My arms and legs are different day to day.Can't rely on anything.
Mandy I hope you are having a good day. You used to be so upbeat but I know how this wears a person down. Hang in there!!!!
My kids,grandkids,and yes 1 great granddaughter keep me going. We do what we can and at least they understand and do what they can.
I know its hard but look around and there is always somebody worse. If they can do it so can we.And believe it or not we all have something to offer.
I think I'm going through a bit of a rough time at the moment. I was quite happy with my body but all a sudden changes in my body is making me scared
I don't want to rely on anyone constantly help me and I want my independence back.
I burned myself quite badly on my stomach and this is taking sooo long to heal. Every time I bend forward I want to scream in pain. To make matters worse I kinda have to wear a tank top to let the burn "breath" whatever that means and believe me that is not an attractive look
I am feeling a bit better and do realize that if I struggle to get up place I could still get up I just sit a breath to relax myself and try again
As I'm sitting here I still have to go shower and that is a bit of a stress time for me as the fear of falling in the shower and having to call my son to pick me up
I think he will have nightmares forever seeing his mom naked.
One thing is for sure I will get my humor and my positive outlook back and then my posts will be the person I used to be
My family is busy. My husband is self employed, my son is in school and has many activities and my daughter has left home.

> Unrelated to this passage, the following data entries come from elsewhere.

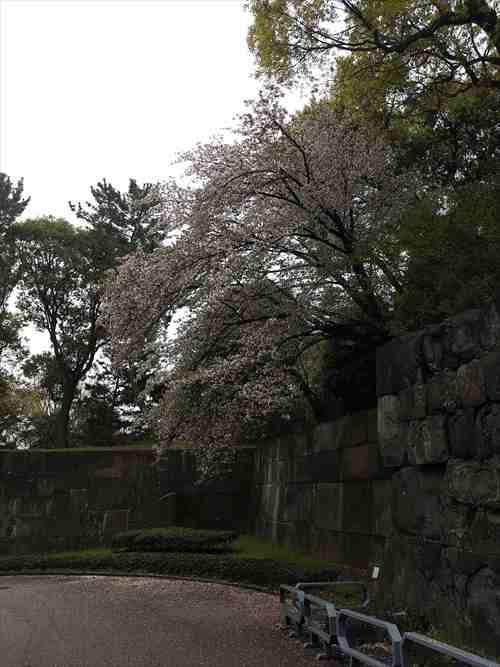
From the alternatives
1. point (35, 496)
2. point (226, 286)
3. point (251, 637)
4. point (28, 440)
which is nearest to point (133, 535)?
point (35, 496)

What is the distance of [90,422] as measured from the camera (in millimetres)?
36188

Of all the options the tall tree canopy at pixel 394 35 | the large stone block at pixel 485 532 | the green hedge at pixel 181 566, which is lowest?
the green hedge at pixel 181 566

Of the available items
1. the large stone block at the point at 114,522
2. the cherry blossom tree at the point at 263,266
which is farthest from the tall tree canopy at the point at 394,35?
the large stone block at the point at 114,522

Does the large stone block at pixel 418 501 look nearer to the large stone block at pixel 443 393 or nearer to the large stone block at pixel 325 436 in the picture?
the large stone block at pixel 443 393

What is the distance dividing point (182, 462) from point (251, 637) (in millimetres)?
10577

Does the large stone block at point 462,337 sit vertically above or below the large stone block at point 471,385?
above

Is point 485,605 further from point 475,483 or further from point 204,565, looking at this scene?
point 204,565

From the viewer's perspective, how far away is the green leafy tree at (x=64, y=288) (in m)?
Result: 33.4

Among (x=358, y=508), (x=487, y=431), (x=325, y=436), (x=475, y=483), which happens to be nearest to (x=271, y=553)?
(x=325, y=436)

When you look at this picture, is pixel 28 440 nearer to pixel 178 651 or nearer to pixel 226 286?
pixel 226 286

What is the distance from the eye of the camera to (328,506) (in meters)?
12.6

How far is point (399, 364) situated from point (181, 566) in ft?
21.9

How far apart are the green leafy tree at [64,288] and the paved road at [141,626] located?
22.5 metres

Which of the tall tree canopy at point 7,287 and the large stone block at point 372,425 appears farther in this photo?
the tall tree canopy at point 7,287
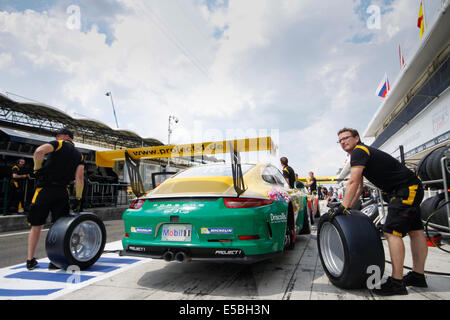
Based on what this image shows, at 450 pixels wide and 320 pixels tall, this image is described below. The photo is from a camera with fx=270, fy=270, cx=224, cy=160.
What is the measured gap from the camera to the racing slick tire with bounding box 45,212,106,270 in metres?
3.06

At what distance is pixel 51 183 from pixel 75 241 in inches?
30.6

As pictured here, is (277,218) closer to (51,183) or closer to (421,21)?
(51,183)

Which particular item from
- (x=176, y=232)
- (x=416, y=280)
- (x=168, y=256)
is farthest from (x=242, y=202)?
(x=416, y=280)

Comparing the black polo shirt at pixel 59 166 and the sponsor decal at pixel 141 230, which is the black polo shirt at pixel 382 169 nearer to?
the sponsor decal at pixel 141 230

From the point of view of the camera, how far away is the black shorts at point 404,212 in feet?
7.87

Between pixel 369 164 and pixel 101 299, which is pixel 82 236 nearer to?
pixel 101 299

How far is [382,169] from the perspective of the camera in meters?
2.58

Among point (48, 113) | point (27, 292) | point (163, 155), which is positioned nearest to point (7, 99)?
point (48, 113)

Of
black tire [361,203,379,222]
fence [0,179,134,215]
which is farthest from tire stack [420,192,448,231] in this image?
fence [0,179,134,215]

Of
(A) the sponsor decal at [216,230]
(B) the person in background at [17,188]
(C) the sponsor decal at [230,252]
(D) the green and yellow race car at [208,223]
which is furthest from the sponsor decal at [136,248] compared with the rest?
(B) the person in background at [17,188]

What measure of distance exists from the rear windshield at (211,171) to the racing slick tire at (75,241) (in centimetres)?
129

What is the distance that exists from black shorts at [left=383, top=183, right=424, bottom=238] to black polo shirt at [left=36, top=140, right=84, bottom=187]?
3661mm

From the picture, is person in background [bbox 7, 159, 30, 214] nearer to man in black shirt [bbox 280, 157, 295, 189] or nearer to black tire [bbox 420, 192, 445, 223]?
man in black shirt [bbox 280, 157, 295, 189]

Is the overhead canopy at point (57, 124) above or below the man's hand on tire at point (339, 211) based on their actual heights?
above
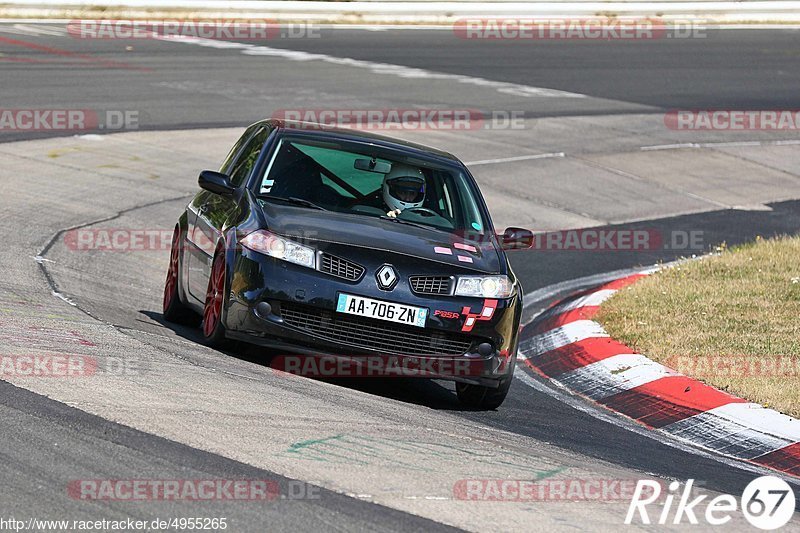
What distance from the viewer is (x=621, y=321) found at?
1030cm

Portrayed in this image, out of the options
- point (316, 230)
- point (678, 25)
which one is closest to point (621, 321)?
point (316, 230)

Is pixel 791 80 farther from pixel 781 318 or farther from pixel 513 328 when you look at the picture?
pixel 513 328

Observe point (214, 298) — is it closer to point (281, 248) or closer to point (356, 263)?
point (281, 248)

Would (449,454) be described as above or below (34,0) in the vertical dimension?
below

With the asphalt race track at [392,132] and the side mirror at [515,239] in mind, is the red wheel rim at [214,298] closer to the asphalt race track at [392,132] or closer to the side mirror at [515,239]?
the asphalt race track at [392,132]

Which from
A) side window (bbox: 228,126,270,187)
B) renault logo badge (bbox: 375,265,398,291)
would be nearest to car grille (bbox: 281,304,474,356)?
renault logo badge (bbox: 375,265,398,291)

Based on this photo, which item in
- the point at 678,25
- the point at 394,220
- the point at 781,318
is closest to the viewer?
the point at 394,220

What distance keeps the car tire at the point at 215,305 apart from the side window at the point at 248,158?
87 centimetres

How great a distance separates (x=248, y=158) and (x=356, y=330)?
2036mm

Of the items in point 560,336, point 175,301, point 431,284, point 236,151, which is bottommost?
point 560,336

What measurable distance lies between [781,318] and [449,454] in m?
4.87

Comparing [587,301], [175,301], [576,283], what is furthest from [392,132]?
[175,301]

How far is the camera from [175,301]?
9258 millimetres

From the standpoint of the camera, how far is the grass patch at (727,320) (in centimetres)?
867
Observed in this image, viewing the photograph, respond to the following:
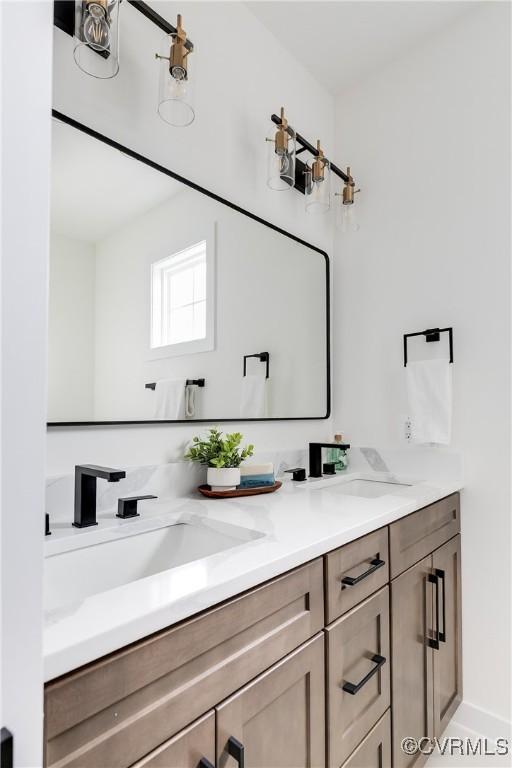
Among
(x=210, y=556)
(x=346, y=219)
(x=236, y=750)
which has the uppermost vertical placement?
(x=346, y=219)

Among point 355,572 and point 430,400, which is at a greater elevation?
point 430,400

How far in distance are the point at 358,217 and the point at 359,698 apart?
5.99ft

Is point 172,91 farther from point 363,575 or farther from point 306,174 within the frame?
point 363,575

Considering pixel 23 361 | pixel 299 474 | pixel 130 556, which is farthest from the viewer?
pixel 299 474

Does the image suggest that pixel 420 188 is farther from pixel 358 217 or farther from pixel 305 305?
pixel 305 305

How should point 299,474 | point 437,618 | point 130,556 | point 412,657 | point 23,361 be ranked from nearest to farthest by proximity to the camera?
point 23,361 < point 130,556 < point 412,657 < point 437,618 < point 299,474

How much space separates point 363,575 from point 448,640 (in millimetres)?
798

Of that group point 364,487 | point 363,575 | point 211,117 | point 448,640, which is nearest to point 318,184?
point 211,117

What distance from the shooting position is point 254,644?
2.69 ft

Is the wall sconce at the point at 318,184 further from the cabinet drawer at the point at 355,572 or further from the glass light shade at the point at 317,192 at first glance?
the cabinet drawer at the point at 355,572

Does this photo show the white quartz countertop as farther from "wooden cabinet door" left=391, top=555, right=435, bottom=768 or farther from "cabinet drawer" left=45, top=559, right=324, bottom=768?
"wooden cabinet door" left=391, top=555, right=435, bottom=768

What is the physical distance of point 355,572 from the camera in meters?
1.12

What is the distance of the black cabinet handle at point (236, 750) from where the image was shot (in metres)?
0.74

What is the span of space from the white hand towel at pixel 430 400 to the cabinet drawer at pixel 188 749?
1.32 metres
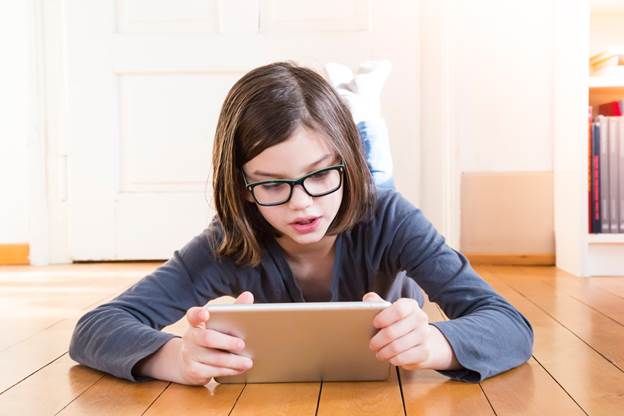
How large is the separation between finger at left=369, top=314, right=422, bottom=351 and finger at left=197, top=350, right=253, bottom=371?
17cm

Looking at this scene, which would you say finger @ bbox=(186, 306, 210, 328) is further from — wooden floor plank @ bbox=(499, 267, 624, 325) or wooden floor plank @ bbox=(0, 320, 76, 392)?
wooden floor plank @ bbox=(499, 267, 624, 325)

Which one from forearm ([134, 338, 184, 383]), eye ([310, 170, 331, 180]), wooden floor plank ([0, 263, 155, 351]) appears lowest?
wooden floor plank ([0, 263, 155, 351])

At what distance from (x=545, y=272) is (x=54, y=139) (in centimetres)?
175

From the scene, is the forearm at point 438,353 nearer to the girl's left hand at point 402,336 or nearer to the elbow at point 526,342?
the girl's left hand at point 402,336

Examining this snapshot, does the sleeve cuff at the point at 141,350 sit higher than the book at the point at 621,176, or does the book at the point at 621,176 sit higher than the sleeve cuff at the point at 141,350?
the book at the point at 621,176

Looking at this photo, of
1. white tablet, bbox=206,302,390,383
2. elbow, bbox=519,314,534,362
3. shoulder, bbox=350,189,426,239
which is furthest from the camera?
shoulder, bbox=350,189,426,239

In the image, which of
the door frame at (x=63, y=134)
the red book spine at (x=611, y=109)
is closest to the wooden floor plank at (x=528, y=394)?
the red book spine at (x=611, y=109)

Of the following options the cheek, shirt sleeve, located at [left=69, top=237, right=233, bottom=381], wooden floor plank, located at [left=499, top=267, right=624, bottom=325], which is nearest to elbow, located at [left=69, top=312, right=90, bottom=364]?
shirt sleeve, located at [left=69, top=237, right=233, bottom=381]

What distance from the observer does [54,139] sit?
2.84m

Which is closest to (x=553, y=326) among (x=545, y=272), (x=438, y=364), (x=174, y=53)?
(x=438, y=364)

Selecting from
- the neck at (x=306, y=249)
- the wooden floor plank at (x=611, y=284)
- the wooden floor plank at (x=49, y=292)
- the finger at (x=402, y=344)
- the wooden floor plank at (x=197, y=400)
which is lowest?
the wooden floor plank at (x=611, y=284)

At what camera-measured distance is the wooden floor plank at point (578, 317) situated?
130cm

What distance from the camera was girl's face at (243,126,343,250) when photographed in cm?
106

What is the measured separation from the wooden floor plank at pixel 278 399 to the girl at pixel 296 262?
0.14 ft
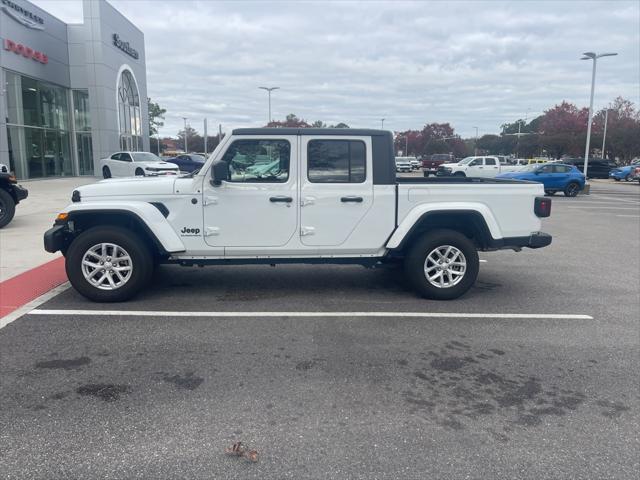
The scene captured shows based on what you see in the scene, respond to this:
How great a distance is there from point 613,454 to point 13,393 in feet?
12.8

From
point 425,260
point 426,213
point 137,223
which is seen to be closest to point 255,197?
point 137,223

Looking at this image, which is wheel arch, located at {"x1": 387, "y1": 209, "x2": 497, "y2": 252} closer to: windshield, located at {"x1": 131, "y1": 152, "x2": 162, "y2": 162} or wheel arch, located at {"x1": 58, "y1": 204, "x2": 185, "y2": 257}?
wheel arch, located at {"x1": 58, "y1": 204, "x2": 185, "y2": 257}

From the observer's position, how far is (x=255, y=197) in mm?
5750

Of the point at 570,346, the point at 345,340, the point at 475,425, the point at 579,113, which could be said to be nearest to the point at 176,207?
the point at 345,340

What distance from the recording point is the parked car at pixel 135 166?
2705cm

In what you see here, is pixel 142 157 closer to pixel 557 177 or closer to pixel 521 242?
pixel 557 177

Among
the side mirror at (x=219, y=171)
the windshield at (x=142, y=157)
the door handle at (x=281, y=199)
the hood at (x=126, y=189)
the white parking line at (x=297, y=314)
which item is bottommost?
the white parking line at (x=297, y=314)

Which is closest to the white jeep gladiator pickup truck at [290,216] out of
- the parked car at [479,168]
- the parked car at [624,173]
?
the parked car at [479,168]

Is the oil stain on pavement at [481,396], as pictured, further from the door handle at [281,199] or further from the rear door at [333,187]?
the door handle at [281,199]

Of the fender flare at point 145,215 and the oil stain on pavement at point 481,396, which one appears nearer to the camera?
the oil stain on pavement at point 481,396

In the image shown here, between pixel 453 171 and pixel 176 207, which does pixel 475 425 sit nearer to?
pixel 176 207

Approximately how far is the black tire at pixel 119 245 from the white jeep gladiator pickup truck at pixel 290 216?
0.01 meters

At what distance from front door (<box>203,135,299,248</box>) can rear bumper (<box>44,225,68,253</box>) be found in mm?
1591

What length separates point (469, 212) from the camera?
596cm
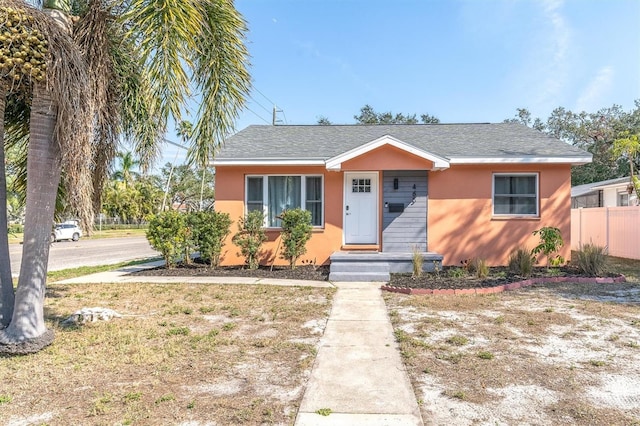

I am alone sometimes 12-14 hours at a stretch. Taking a shower, getting dressed, getting my own lunch, etc., is scary. I use my powerchair to move around the house, but I have to stand up/walk for certain things.
I got a life alert system. If I should fall (which I did in December but my guys were home) at least I'm not totally alone.
Good for you. The decisions we have to make whether it be a cane, a lift chair, a power chair an alarm system etc. are hard but usually after we get over our procrastinating self we find we should have made the decision sooner.
I finally relented and rented a scooter at Sea World and I had a great time. My stubbornness needs to move over.